▶ [ACTIVITY]: A word-for-word copy of the data is what's wanted, with no pictures.

▶ [TASK INPUTS]:
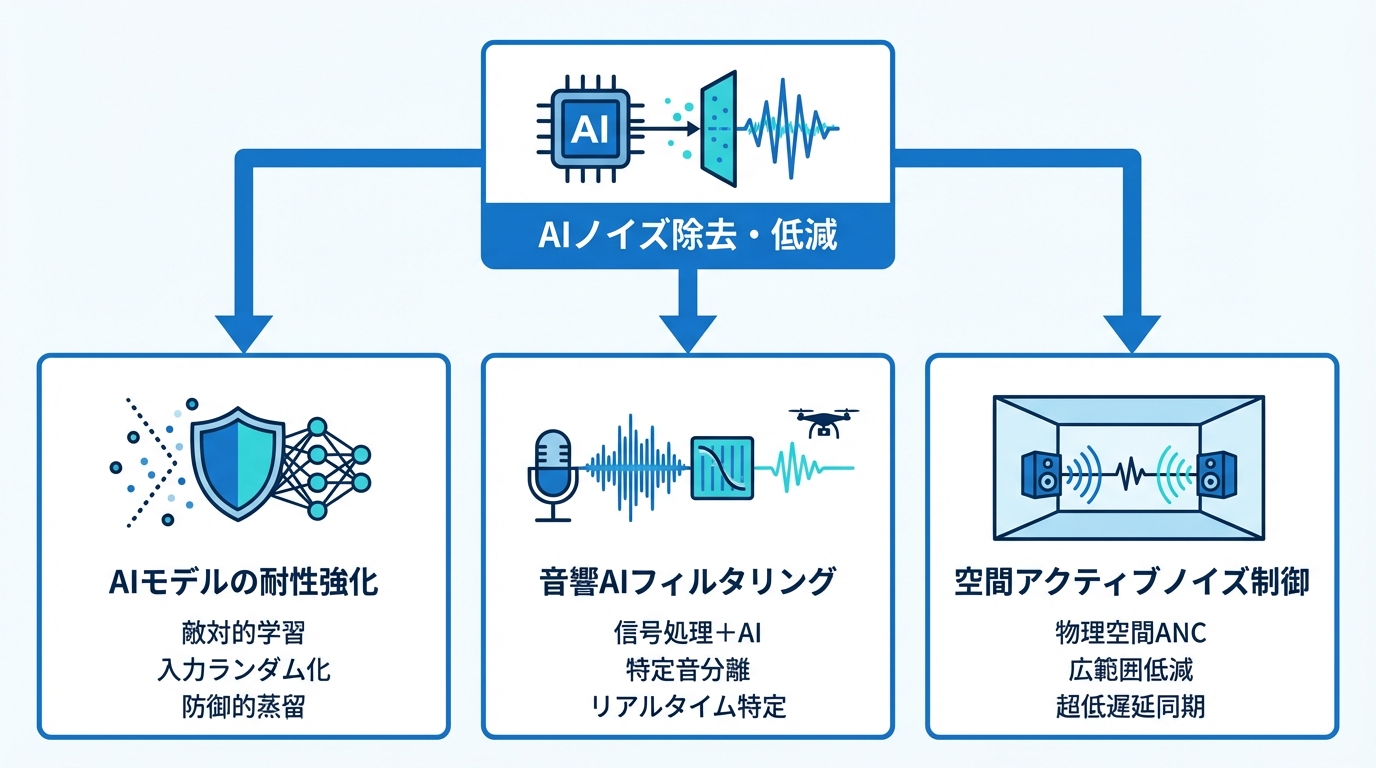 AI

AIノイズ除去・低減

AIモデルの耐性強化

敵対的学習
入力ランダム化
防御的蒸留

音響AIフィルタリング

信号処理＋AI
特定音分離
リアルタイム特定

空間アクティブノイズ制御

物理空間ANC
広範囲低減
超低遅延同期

▶ [SOLVED EXERCISE]:
 AI

AIノイズ除去・低減

AIモデルの耐性強化

敵対的学習
入力ランダム化
防御的蒸留

音響AIフィルタリング

信号処理＋AI
特定音分離
リアルタイム特定

空間アクティブノイズ制御

物理空間ANC
広範囲低減
超低遅延同期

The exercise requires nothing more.